Abstract: We at LinkedIn leverage Jupyter notebooks extensively to do ad-hoc data analysis and our data scientists, engineers and developers spend a lot of time iterating over the query development lifecycle. We have created a hosted notebook platform at LinkedIn for our internal users) called Darwin (Data Analytics & Relevance Workbench at LinkedIn) - a one-stop solution for a complete Jupyter notebook/query life cycle (query development, query testing and query productionizing). Requirements for query development include connecting to various data sources like HDFS, MySQL, Kafka, etc., utilizing data engines like Apache Hadoop, Apache Spark & Trino and using libraries like TensorFlow to build state of the art machine learning models. Requirements for query testing include viewing the result in tabular format, pivot over the same and analyze with the help of visualization tools and collaborating with peers using Git and RB. Requirements for query productionizing include creating a shareable report link of the executions, scheduling the query at a set frequency & publishing the query to another internal app. We will also present the capabilities that we have added in our hosted notebook platform to iterate/pivot/visualize using a customized extension developed called a workbook along with features for productionizing them with creating custom schedules, creating customized dashboards & sharing seamlessly with other users.

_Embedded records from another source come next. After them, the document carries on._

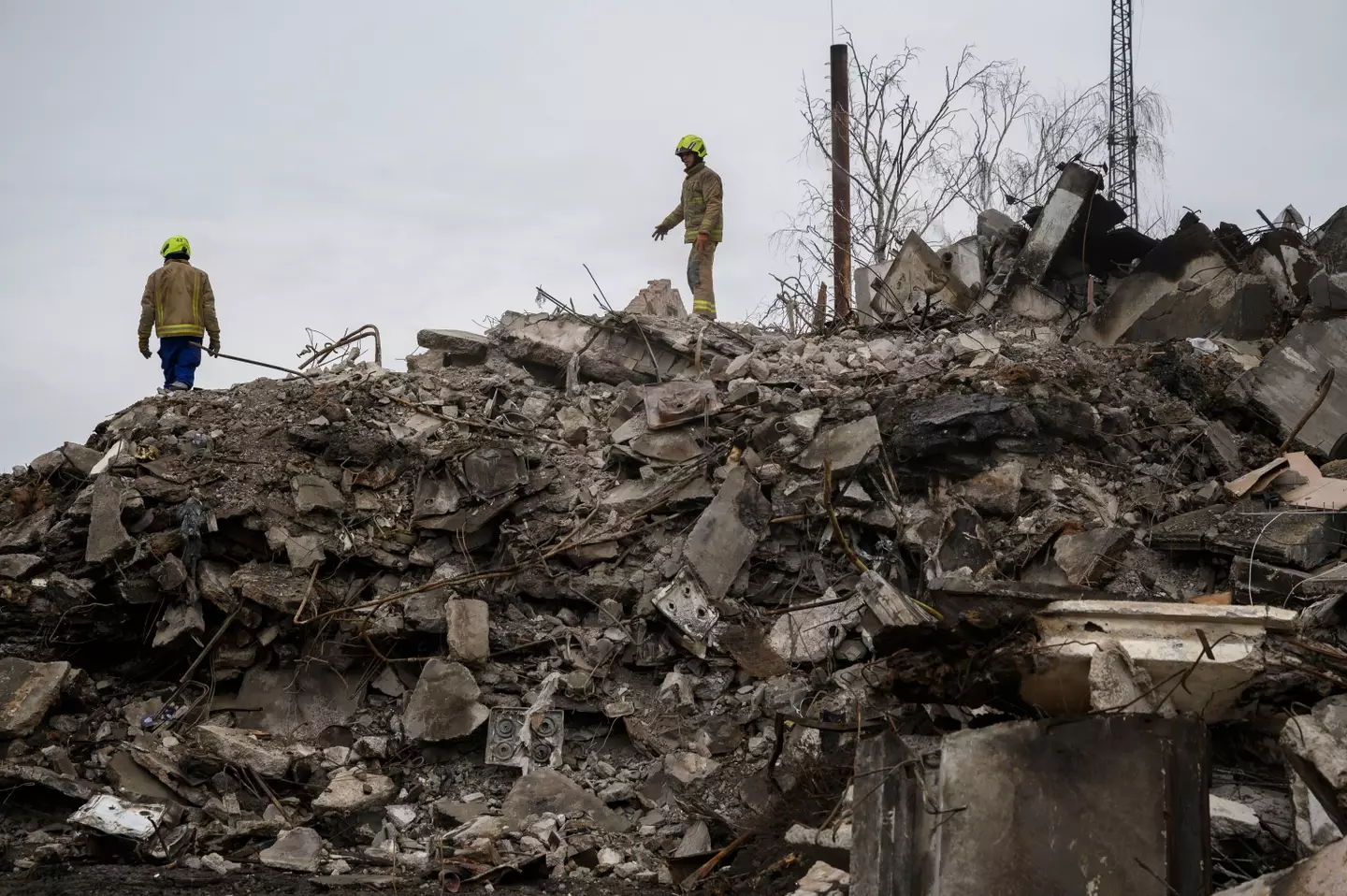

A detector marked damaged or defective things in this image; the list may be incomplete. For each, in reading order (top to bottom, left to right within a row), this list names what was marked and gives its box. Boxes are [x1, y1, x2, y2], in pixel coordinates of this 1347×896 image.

broken concrete block [417, 328, 493, 361]
broken concrete block [1234, 317, 1347, 455]
broken concrete block [797, 414, 883, 471]
broken concrete block [0, 552, 43, 579]
broken concrete block [84, 471, 132, 563]
broken concrete block [292, 471, 344, 514]
broken concrete block [684, 463, 770, 598]
broken concrete block [959, 460, 1018, 517]
broken concrete block [1045, 525, 1131, 587]
broken concrete block [447, 598, 490, 659]
broken concrete block [770, 589, 862, 659]
broken concrete block [1023, 598, 1298, 716]
broken concrete block [0, 658, 70, 732]
broken concrete block [401, 658, 493, 738]
broken concrete block [192, 722, 289, 771]
broken concrete block [312, 771, 396, 808]
broken concrete block [500, 771, 630, 830]
broken concrete block [261, 824, 326, 873]
broken concrete block [1217, 835, 1347, 889]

We will share the advancements done in this field of Jupyter notebooks over the past few years which enables any user to be more productive with ad-hoc analysis using Jupyter notebooks. These learnings will enable data scientists/ machine learners to easily iterate and share their findings with the broader community.
LinkedIn is a data-driven company. Every team consumes and produces data that improves user experience on LinkedIn. Join Swasti Kakker and Manu Ram Pandit to explore the scalable, extensible unified platform LinkedIn is building leveraging Jupyter Hub, Jupyter Notebook, Docker and Kubernetes, MySQL, Git, and Restli that enforces productive data science and improves development experience.
Bio: Balamurugan Gangadharan is Senior Staff Software Engineer on the Data and Artificial Intelligence Platform group at LinkedIn, playing the role of Tech Lead for DARWIN, a Data Science and Artificial Intelligence platform. He has been playing a key role in shaping the roadmap of the product by working with various stakeholders of the product as well as in designing and implementing multiple features in DARWIN. He has extensive experience building highly scalable and complex distributed systems. Previously, he has served senior roles at companies like Qubole, Nutanix, Dell etc where he has built enterprise and cloud native solutions for complex problems.